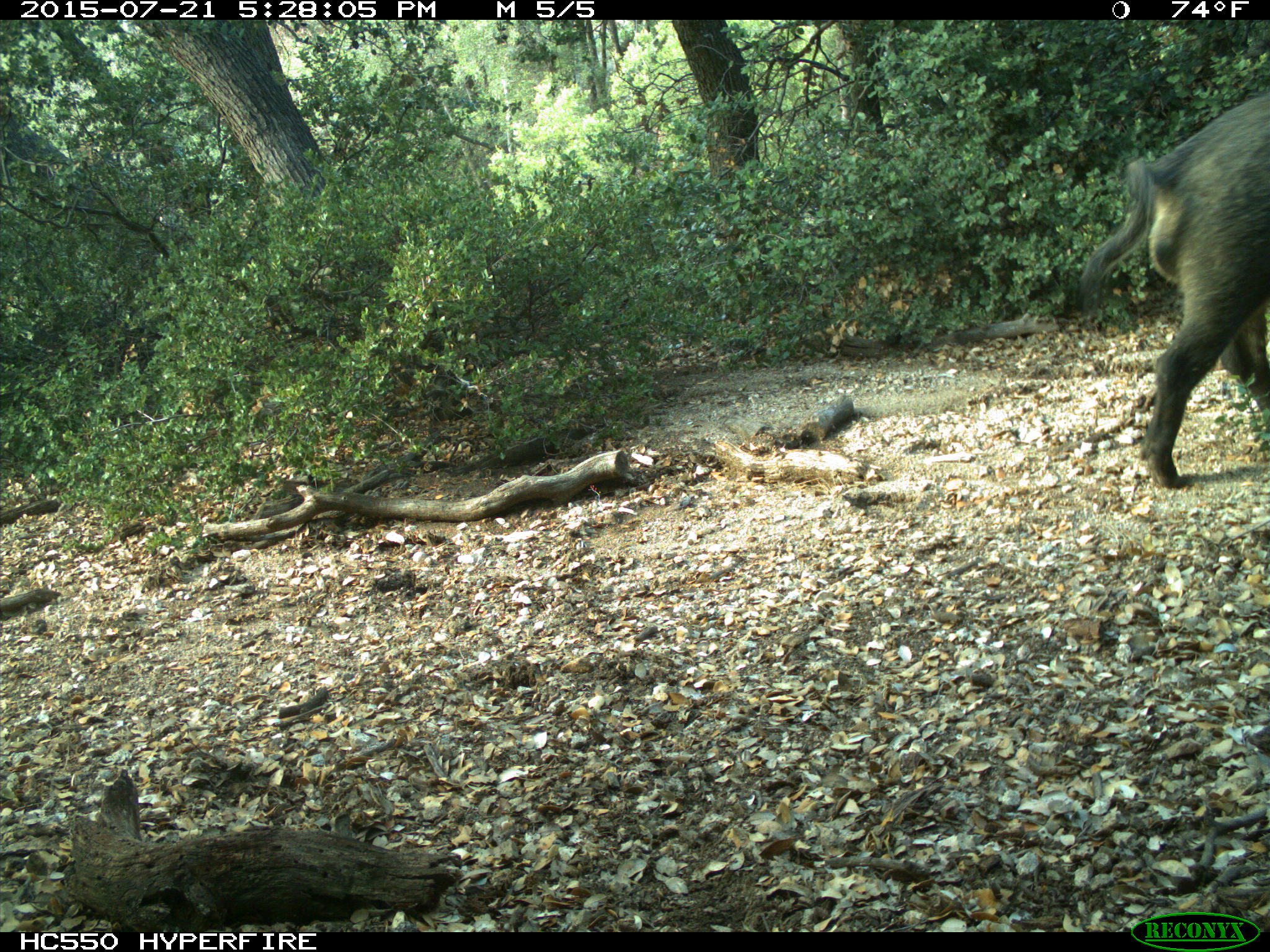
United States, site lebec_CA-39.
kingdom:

○ ○ ○ ○

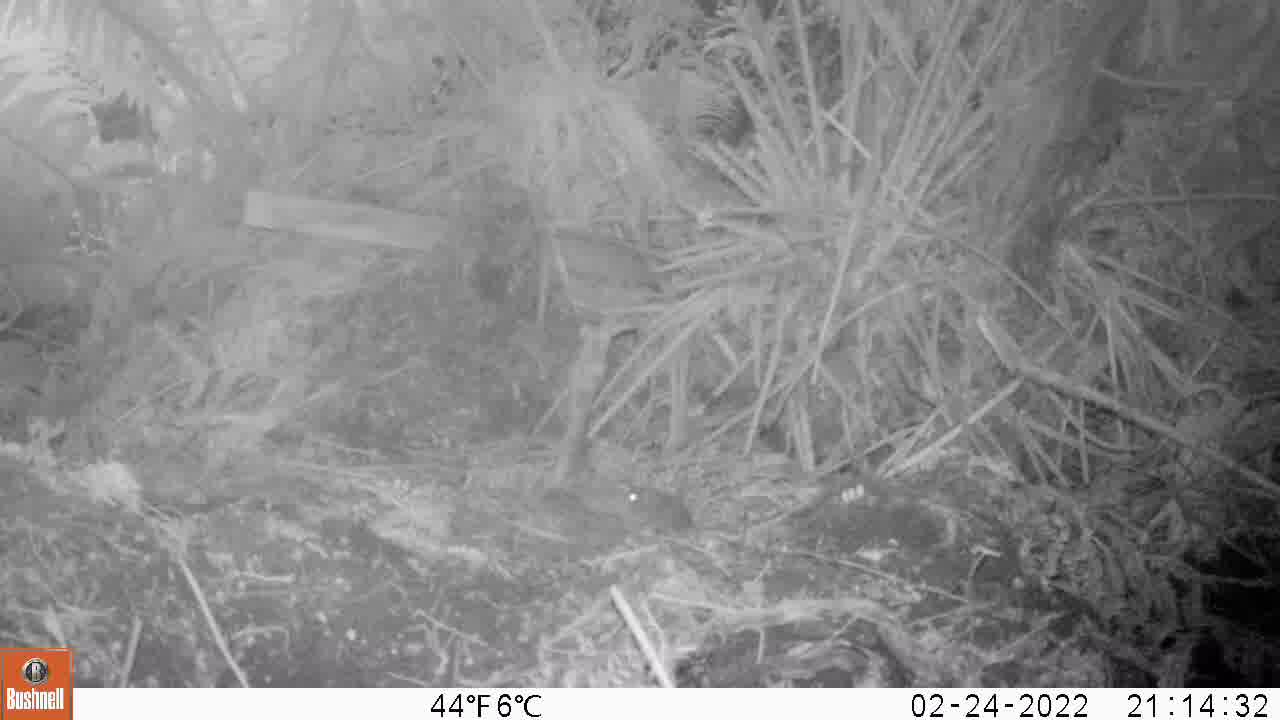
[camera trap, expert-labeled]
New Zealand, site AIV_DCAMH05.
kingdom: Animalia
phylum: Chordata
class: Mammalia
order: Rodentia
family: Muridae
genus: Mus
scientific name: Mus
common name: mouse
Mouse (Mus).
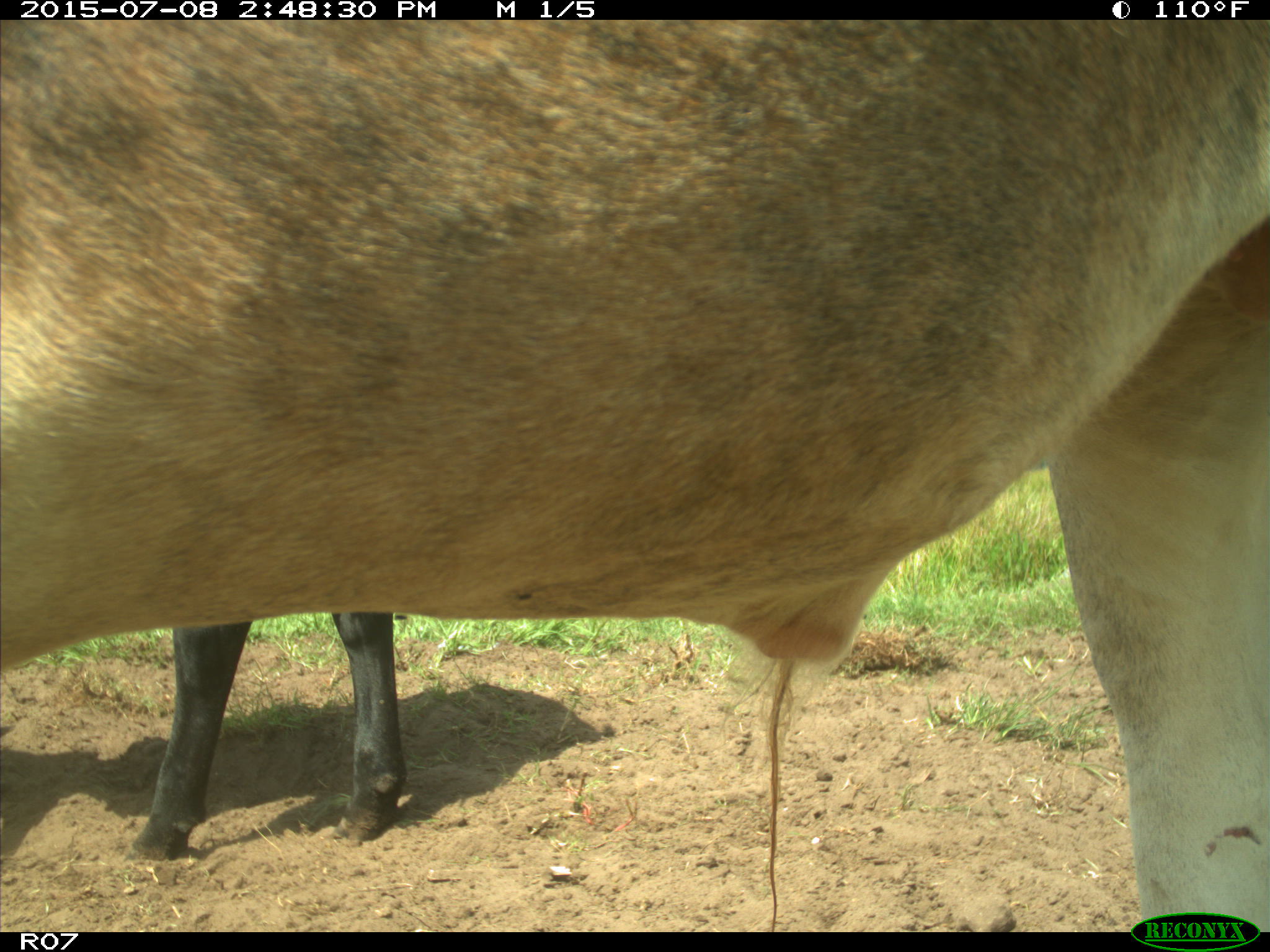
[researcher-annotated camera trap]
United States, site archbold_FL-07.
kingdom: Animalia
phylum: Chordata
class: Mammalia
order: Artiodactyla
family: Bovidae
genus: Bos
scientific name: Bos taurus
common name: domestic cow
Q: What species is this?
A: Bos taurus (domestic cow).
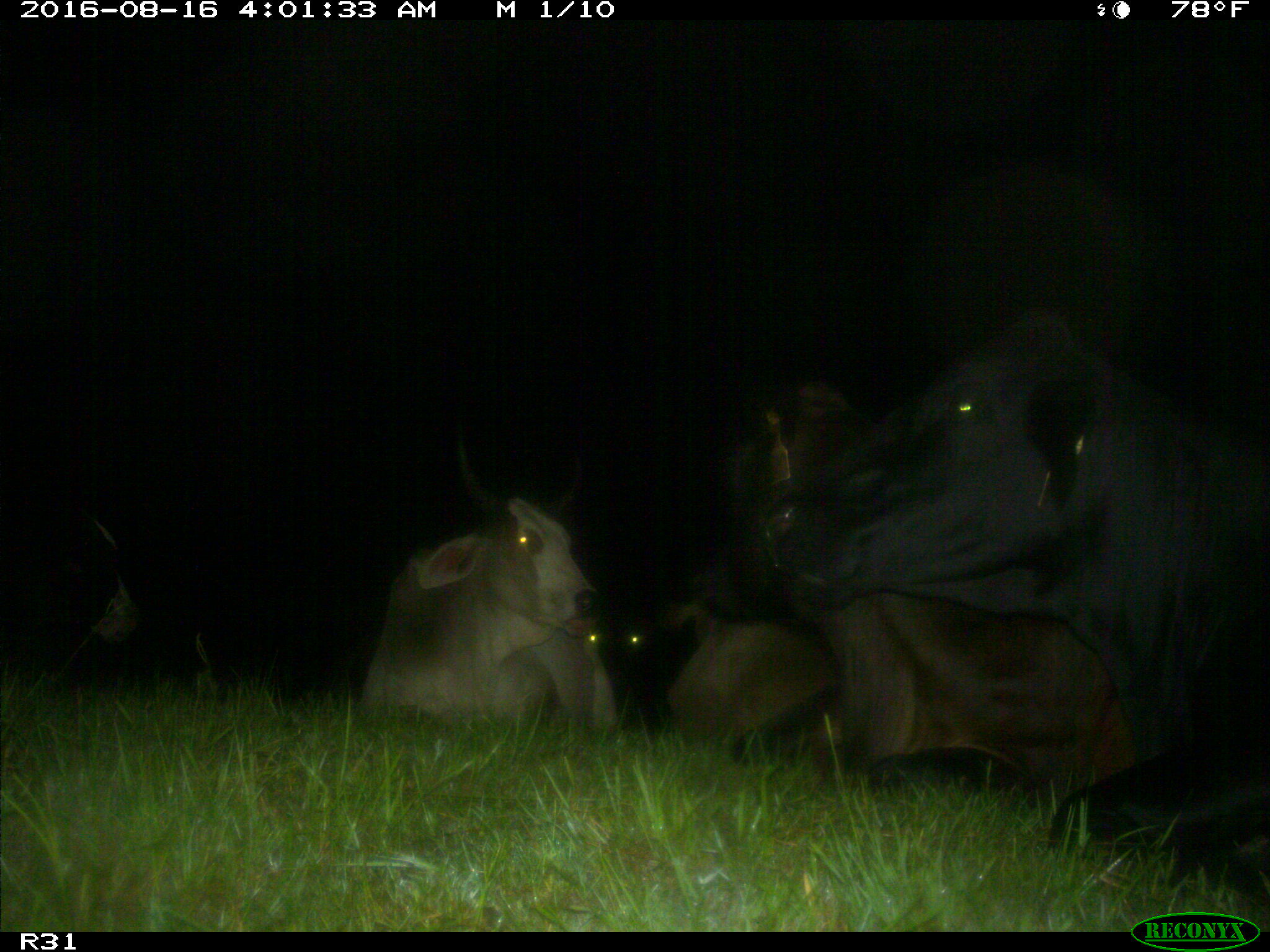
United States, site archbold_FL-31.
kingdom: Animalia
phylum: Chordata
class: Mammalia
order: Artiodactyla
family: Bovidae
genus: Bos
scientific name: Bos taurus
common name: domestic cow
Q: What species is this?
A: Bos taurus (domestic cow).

○ ○ ○ ○

- _What the exercise asks_
Scan the material above for the string "States". Return each line where it occurs.

- _Task answer_
United States, site lebec_CA-39.
United States, site archbold_FL-07.
United States, site archbold_FL-31.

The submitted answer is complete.